As normas jurídicas e as proposições que as descrevem são expressas igualmente na linguagem e essa característica pode conduzir à confusão de tomá-los como uma coisa só tanto a ciência do direito, quanto o Direito. A consequência disso também se reflete na demarcação entre as funções da ciência jurídica e da autoridade jurídica. O que faz Kelsen, então, é estabelecer uma distinção essencial entre Direito e ciência jurídica a partir da diferença entre norma e proposição jurídica, que inclui outros conceitos, como prescrição e descrição, verdade/falsidade e validez/invalidez, causalidade e imputação.

****

_Tarefas:_
1) Segundo o trecho sobre Kelsen, em que se expressam tanto as normas jurídicas quanto as proposições que as descrevem?
2) As afirmações abaixo concordam com o trecho sobre Kelsen? Responda sim ou não a cada uma e cite literalmente as palavras do trecho que decidem.
(a) Kelsen distingue Direito e ciência jurídica a partir da diferença entre norma e proposição jurídica.
(b) A confusão entre ciência do direito e Direito não afeta a demarcação entre as funções da ciência jurídica e da autoridade jurídica.
(c) Causalidade e imputação estão entre os conceitos incluídos na diferença entre norma e proposição jurídica.
3) Reproduza fielmente o trecho sobre Kelsen a partir de "As normas jurídicas" até "causalidade e imputação.", incluindo estas últimas palavras.
A listagem não tem relação nenhuma com o trecho sobre Kelsen.

_Amostra da listagem:_

****

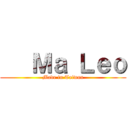    Ｍａ Ｌｅｏ (Made in Taiwan)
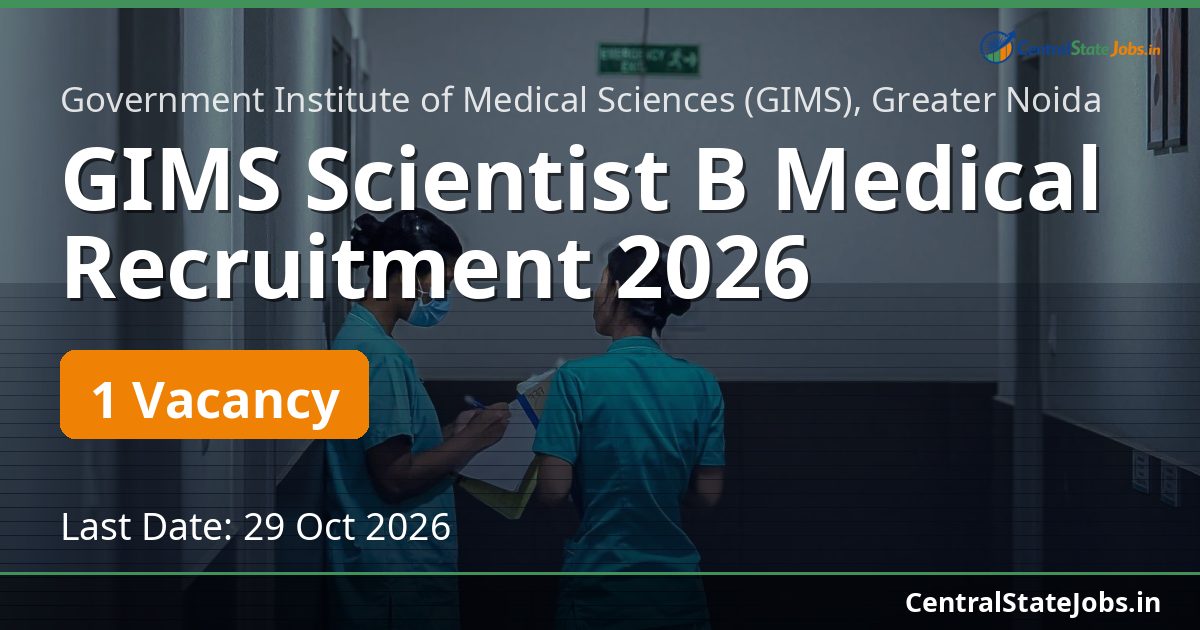 GIMS Scientist B Medical Recruitment 2026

****

_Respostas por tarefa:_
1) Na linguagem.

2)
(a) Sim: "estabelecer uma distinção essencial entre Direito e ciência jurídica a partir da diferença entre norma e proposição jurídica".
(b) Não: "A consequência disso também se reflete na demarcação entre as funções da ciência jurídica e da autoridade jurídica".
(c) Sim: "que inclui outros conceitos, como prescrição e descrição, verdade/falsidade e validez/invalidez, causalidade e imputação".

3)
As normas jurídicas e as proposições que as descrevem são expressas igualmente na linguagem e essa característica pode conduzir à confusão de tomá-los como uma coisa só tanto a ciência do direito, quanto o Direito. A consequência disso também se reflete na demarcação entre as funções da ciência jurídica e da autoridade jurídica. O que faz Kelsen, então, é estabelecer uma distinção essencial entre Direito e ciência jurídica a partir da diferença entre norma e proposição jurídica, que inclui outros conceitos, como prescrição e descrição, verdade/falsidade e validez/invalidez, causalidade e imputação.